In a more recent study, Palleja et al. (2017) [94] compared patients before and after bariatric surgery. These authors verified not only weight loss and improved glycemic profile, but also alterations in the intestinal microbiota, including changes in microbiota diversity and composition within three months after the surgical procedure. In addition, more than half of the altered microbiota species were maintained in the long term, which indicated that bariatric surgery could lead to rapid and sustained changes in the patients' gut microbiota.

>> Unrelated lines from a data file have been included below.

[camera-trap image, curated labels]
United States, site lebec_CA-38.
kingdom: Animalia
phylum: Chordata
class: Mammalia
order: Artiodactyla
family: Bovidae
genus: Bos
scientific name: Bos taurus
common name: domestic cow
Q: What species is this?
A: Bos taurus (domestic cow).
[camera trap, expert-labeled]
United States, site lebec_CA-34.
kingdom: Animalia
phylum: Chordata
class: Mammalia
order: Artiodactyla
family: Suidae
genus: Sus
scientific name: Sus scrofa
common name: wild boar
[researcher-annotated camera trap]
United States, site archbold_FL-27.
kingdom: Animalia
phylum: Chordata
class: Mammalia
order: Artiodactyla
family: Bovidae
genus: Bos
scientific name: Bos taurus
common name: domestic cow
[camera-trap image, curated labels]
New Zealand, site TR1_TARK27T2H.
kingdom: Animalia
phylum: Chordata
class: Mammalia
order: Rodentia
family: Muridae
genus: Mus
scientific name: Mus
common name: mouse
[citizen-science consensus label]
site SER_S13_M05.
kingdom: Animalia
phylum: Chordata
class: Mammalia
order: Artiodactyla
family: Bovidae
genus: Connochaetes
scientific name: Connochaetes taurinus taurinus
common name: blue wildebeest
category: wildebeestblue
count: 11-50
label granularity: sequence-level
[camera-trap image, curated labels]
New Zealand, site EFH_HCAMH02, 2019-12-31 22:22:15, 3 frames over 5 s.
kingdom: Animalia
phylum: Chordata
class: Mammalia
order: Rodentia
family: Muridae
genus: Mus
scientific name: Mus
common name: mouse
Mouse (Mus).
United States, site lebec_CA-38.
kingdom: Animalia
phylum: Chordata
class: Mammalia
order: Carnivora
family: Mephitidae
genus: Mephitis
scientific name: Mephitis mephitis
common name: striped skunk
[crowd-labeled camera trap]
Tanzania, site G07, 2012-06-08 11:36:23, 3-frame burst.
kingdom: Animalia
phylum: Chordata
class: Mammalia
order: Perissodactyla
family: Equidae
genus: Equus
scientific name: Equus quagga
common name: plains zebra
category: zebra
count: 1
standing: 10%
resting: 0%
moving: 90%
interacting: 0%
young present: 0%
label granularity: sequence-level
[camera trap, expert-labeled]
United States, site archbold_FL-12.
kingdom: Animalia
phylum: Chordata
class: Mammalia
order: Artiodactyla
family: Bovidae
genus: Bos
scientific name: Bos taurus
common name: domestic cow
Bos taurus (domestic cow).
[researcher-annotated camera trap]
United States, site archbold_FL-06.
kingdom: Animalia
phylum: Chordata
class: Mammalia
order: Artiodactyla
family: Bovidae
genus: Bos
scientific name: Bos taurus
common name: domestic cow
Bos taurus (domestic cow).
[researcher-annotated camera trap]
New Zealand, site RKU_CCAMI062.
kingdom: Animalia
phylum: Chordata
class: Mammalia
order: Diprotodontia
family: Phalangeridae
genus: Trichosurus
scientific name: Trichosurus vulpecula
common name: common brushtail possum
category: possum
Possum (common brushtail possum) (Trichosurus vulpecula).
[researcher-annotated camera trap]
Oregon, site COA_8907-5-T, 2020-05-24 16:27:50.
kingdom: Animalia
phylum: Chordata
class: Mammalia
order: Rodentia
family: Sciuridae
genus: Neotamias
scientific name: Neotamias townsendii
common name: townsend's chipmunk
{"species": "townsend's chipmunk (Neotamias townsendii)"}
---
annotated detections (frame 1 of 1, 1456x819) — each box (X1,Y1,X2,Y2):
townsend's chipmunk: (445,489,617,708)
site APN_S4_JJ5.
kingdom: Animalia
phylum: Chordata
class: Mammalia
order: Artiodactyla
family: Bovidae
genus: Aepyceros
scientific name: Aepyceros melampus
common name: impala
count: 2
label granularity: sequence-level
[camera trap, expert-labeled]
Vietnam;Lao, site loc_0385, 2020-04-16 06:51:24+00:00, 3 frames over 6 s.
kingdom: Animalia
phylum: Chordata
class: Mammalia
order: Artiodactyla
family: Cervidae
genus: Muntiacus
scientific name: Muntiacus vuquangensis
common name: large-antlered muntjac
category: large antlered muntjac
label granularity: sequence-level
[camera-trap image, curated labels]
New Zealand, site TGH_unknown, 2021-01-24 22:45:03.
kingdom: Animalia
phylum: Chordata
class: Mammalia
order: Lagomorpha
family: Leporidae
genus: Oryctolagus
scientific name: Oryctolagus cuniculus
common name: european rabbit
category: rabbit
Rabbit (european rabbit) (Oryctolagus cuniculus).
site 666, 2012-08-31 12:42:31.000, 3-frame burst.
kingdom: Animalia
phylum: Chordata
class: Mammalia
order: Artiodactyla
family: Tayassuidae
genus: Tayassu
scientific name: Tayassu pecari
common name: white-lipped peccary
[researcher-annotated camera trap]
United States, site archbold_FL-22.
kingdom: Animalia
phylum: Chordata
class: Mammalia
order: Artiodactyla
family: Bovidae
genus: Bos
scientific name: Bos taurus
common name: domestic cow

Human feces microbial composition analysis showed that six main phyla are present therein: Bacteroidetes, Firmicutes, Proteobacteria, Actinobacteria, Fusobacteria, and Verrucomicrobia [95]. Some studies compared patients’ pre- and postoperative (RYGB) microbiota to non-operated control individuals’ microbiota, to detect alterations in intestinal bacteria after surgery; more specifically, increased Proteobacteria and Bacteroidetes and decreased Firmicutes (Table 4).

Table 4

Alterations of bacterial phyla after bariatric surgery.

Phylum	Changes	Ref.
Firmicutes	Decrease	[91,96,97,98]
Bacteroidetes	Decrease	[96]
Actinobacteria	Decrease	[96,97,98]
Chloroflexi	Decrease	[96]
Fibrobacteres	Decrease	[96]
Verrucomicrobia	Increase	[95,96]
Proteobacteria	Increase	[91,95]
Spirochaetes	Decrease	[96]
Fusobacteria	Decrease	[95,96]

New studies aiming at better understanding the interactions between microbiota and obesity and the possible ways to modulate gut microbiota could benefit bariatric surgery patients in the future.

6. Conclusions

Surgical management of obesity requires understanding the genetic and epigenetic factors that play a crucial key role in obesity development and weight loss response. Given the concepts of nutritional genomics, defining a “nutrigenomic risk score” or a “nutrigenomic profile” for each individual may represent a novel therapeutic approach for the management of obese patients submitted to bariatric surgery. We believe that nutritional genomics will soon enable the delivery of precise nutrition recommendations to patients undergoing bariatric surgery, to provide high-risk individuals with personalized treatment and to prevent complications.